It's open access, so any nerdy Bitcoin enthusiast can dig into the research for free

It may be about time—the number of academic research papers about it tripled from 2013 to 2014.

The idea was born during a discussion between managing editors Dr. Peter R. Rizun and Prof. Christopher E. Wilmer on the Bitcoin forum bitcointalk.org.

"I wanted to build an academic and interdisciplinary communication channel that would allow bright minds in economics, sociology, physics, law and political science to contribute at the highest-level towards the evolution of Bitcoin," Rizun said.

Apparently, the academic community agreed.

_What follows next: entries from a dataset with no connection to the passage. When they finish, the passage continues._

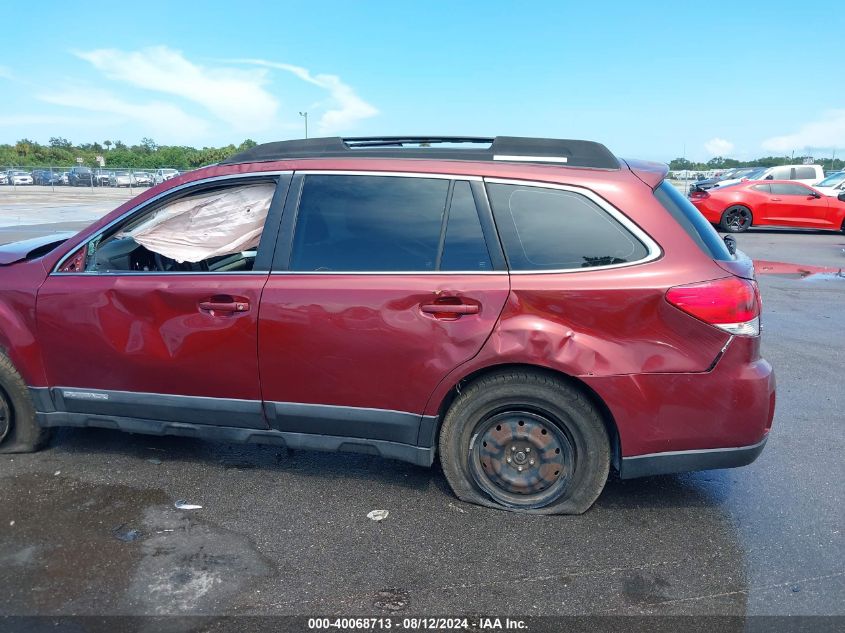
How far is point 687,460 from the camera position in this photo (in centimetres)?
→ 312

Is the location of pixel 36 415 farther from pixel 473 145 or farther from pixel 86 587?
pixel 473 145

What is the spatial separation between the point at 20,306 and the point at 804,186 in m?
17.4

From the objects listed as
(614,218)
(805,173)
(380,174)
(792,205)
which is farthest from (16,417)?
(805,173)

Ledger's editorial board is a star-studded crew, with representation from Oxford, Standford, and MIT.

Researchers take note, the journal takes a unique approach to publishing. One unique thing about Bitcoin is that it can store information forever. Before publishing an article the staff will take the manuscript, cryptographically hash it—or turn it into a fixed-sized message—and embed it in the Bitcoin blockchain, offering irrefutable proof that it existed on that date. Authors are "strongly encouraged" to sign the hash, in what's known as a digital signature, to demonstrate their approval.

"I'm glad to see Ledger launch," former lead Bitcoin developer Gavin Andresen said, "and am looking forward to absorbing the great research that will be published there." Ledger emerges among a pretty enthusiastic community of researchers. And it's open access, so any nerdy Bitcoin enthusiast can dig into the research (for free) in the first issue next year.

Bitcoin may be reaching crisis mode over a technical parameter, but academia doesn't seem any less intrigued by the peer-to-peer currency.